Sensibilidad al frío: Causas

Autor: Redacción Onmeda Revisión médica: Dra. Patricia Alva (19 de Marzo de 2016)

La sensibilidad al frío tiene varias causas. La resistencia a determinadas temperaturas exteriores varía dependiendo de cada persona. Una de las razones es, por ejemplo, el grosor del tejido adiposo, que aísla los órganos internos y los protege entre otras cosas de la pérdida de calor. Por esa razón, las personas delgadas suelen tener sensación de frío más rápido que los que tienen la “piel gruesa”. La sensibilidad al frío es mayor también debido al cansancio y al agotamiento, aunque estos fenómenos son normales y no necesitan tratamiento.

Hay algunas enfermedades que pueden ser la causa de una mayor sensibilidad al frío, por ejemplo, un resfriado, una gripe o una infección. En estos casos suele aparecer fiebre con escalofríos y la sensación de que todo el cuerpo se congela. Básicamente, la sensibilidad al frío aumenta cuando la circulación disminuye. Por lo tanto, la sensibilidad al frío puede deberse a trastornos circulatorios. Un trastorno circulatorio puede detectarse entre otros motivos, por manos y pies fríos y por la palidez cutánea.

Una causa frecuente es el hipotiroidismo. Como en esta enfermedad las hormonas tiroideas disminuyen, muchos de los procesos del metabolismo se ralentizan y se produce menos calor corporal. En raras ocasiones, la sensibilidad al frío proviene de enfermedades en el centro de regulación de la temperatura del cerebro.

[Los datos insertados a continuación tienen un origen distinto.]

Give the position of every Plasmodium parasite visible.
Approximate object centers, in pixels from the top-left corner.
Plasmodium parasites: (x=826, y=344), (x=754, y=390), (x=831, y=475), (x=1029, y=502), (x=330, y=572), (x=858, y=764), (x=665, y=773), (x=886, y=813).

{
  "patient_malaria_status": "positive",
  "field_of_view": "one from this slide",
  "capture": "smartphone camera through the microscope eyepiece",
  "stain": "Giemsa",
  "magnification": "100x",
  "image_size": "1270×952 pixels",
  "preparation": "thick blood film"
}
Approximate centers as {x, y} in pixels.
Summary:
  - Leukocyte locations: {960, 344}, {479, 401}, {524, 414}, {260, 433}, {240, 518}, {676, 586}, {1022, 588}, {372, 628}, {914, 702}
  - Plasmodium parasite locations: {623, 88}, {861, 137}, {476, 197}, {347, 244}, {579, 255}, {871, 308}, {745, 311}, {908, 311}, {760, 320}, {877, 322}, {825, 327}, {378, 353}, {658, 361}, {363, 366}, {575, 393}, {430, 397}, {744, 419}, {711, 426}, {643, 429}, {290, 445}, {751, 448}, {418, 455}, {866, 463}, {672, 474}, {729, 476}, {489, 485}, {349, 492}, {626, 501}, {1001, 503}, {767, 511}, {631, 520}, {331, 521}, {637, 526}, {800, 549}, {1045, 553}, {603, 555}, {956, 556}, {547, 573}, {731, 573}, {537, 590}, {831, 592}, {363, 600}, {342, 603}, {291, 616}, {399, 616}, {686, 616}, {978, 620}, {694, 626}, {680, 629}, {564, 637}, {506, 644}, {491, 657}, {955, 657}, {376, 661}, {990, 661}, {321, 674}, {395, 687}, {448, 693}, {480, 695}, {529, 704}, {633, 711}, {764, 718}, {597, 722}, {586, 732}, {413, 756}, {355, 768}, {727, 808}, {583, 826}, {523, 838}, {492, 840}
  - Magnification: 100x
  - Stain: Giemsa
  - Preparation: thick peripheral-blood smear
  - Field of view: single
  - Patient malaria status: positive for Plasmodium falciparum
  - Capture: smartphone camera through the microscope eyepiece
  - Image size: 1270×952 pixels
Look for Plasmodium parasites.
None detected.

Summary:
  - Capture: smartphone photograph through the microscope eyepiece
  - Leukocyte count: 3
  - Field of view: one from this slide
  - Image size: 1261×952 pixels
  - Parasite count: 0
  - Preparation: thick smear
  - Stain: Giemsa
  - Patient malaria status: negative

Las personas que sufren pérdida de peso por enfermedad, caquexia o anorexia, padecen sensibilidad al frío en mayor medida que los que tienen un peso normal, principalmente debido a que el grosor de su piel es inferior. Otra posible causa de la sensibilidad al frío es la menopausia, puesto que el reajuste hormonal provoca escalofríos y sofocos de modo alterno.